Die Ursachen des Schnupfens sollten untersucht werden

Alles, was die Nase oder das Nasengewebe reizt, kann eine laufende Nase verursachen. Obwohl eine laufende Nase häufig vorkommt und normalerweise von selbst verschwindet, kann sie auch ein Hinweis auf schwerwiegendere Probleme sein. Obwohl es bei manchen Menschen keine Ursache gibt, kann ein chronischer Nasenausfluss beobachtet werden.

Eine Ursache für Nebenhöhlenentzündungen ist eine Allergie, Grippe, Erkältung, übermäßiger Gebrauch von Nasentropfen, Krümmung der Nasenknochen-Knorpel, Rauchen, Drogenmissbrauch, einige Medikamente, trockene Luft, Schwangerschaft, hormonelle Veränderung, Aufnahme von Fremdkörpern wie Bohnen, intranasale Polypen, Nasen und Nebenhöhlentumoren, berufsbedingtes Asthma oder Lungen- und Atemwegsinfektionen.
Wichtig: Wenn der Schnupfen schon 10 Tage andauert sollte ein Arzt konsultiert werden.
Bei gelbgrün gefärbten, dunkel gefärbten, blutigen, riechenden, einseitigen oder posttraumatischen Nasenausflüssen, die länger als 10 Tage anhalten – wohl möglich begleitet von Fieber und verschwommenem Sehen – sollte unverzüglich ein Arzt aufgesucht werden.

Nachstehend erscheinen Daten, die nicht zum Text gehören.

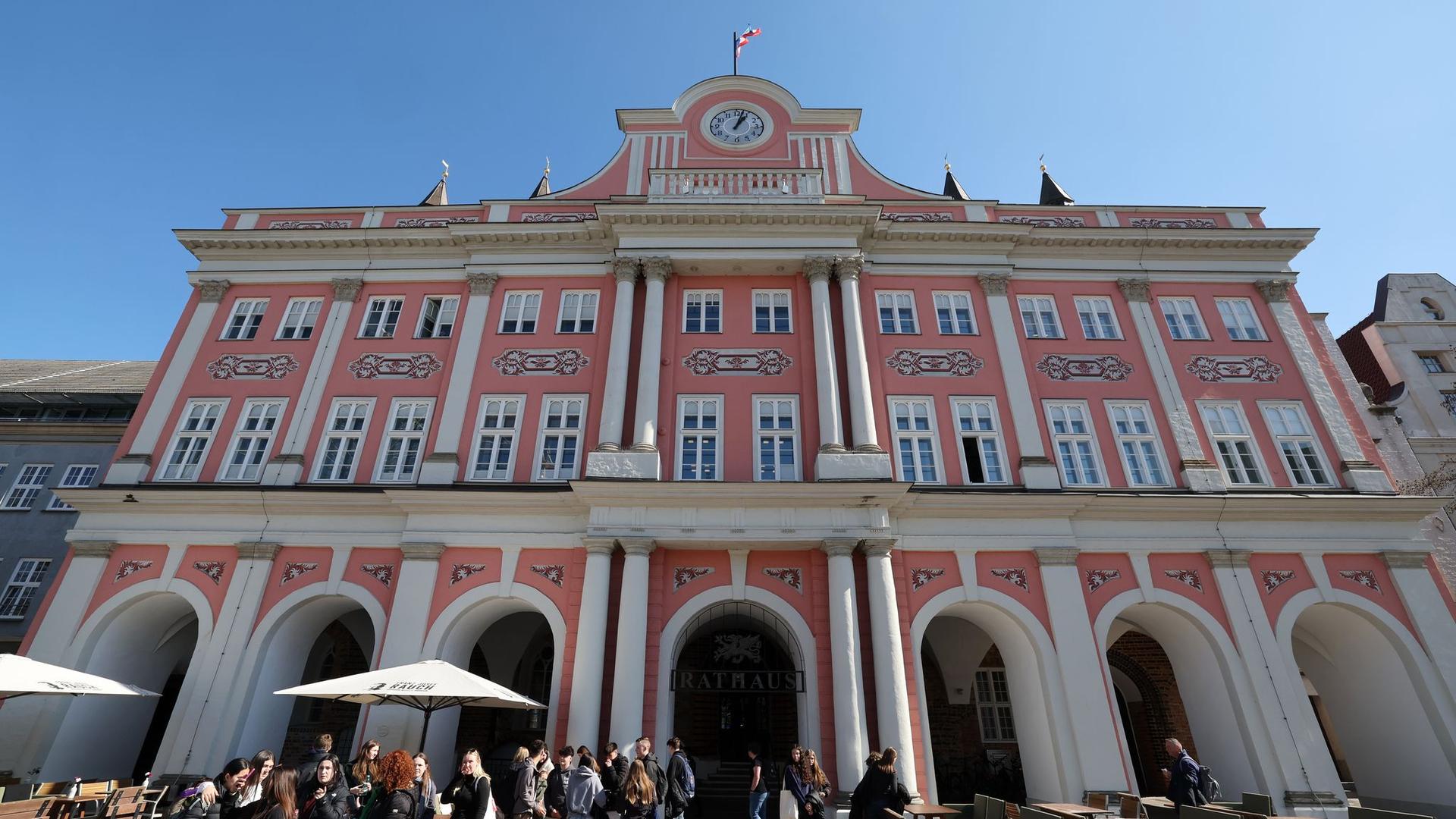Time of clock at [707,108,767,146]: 1:02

Vorsicht vor einseitigem Schnupfen

Die Behandlung des Nasenausflusses richtet sich nach der Ursache. Während bakterielle Infektionen mit Antibiotika behandelt werden, können strukturelle Störungen wie chronische Sinusitis, Knochenkrümmung und intranasales Fleischwachstum oder Polypen bei Allergikern einen chirurgischen Eingriff erfordern.

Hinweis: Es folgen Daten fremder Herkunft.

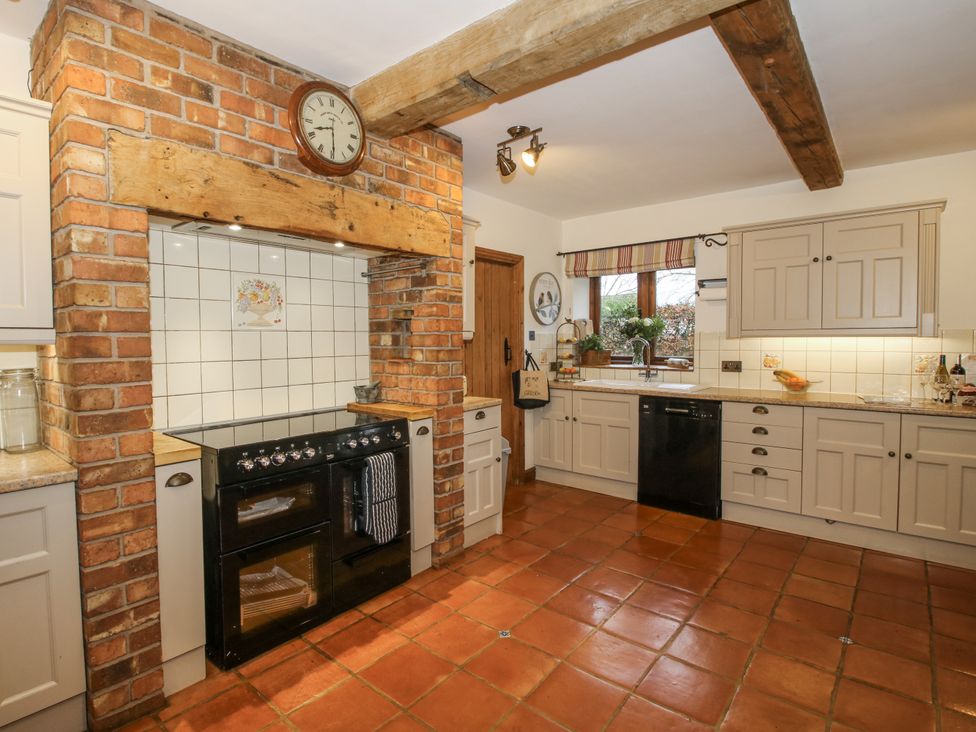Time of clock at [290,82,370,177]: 8:29
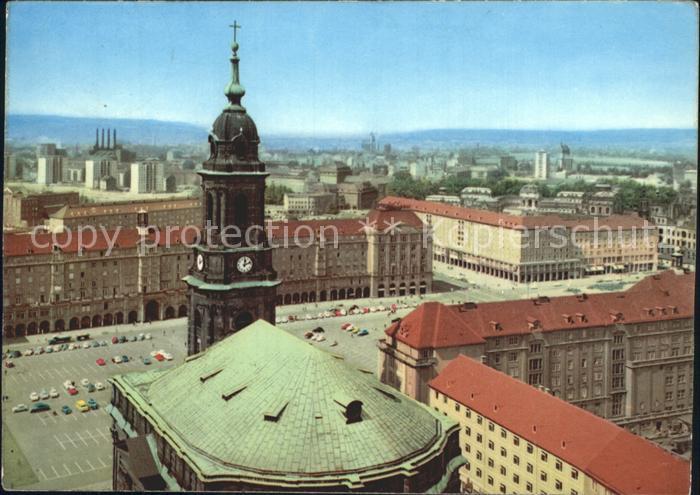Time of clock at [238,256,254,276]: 12:12
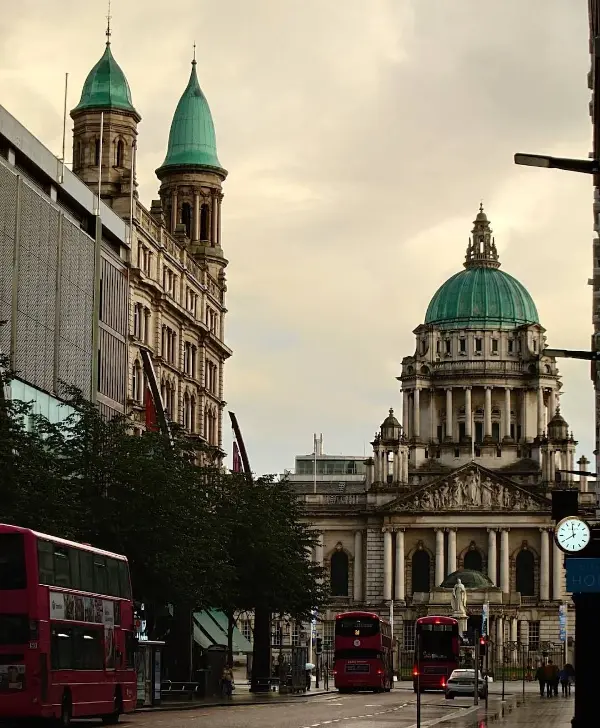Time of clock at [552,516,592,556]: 7:59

Wichtige Empfehlungen für den Alltag

– Waschen Sie Ihre Hände häufig
– Schnüffeln, schlucken oder schnäuzen Sie sich immer nur leicht die Nase
– Vermeiden Sie den Kontakt mit bekannten Allergenen
– Rauchen Sie nicht und halten Sie sich nicht in Raucherumgebungen auf
– Versuchen Sie, keinen plötzlichen Temperaturschwankungen ausgesetzt zu sein
– Heben Sie das Kopfende Ihres Bettes leicht an
– Befeuchten Sie Ihr Zimmer
– Trinken Sie viel Wasser und erhöhen Sie die Flüssigkeitsaufnahme
– Spülen Sie Ihre Nase mit salzhaltigem Wasser wie Salz- oder Meerwasser

Bei ungeklärten Gründen für chronischen Schnupfen sollte auch in Orten wie
Herrliberg, Egg, Meilen oder auch Uetikon am See ein Facharzt aufgesucht werden.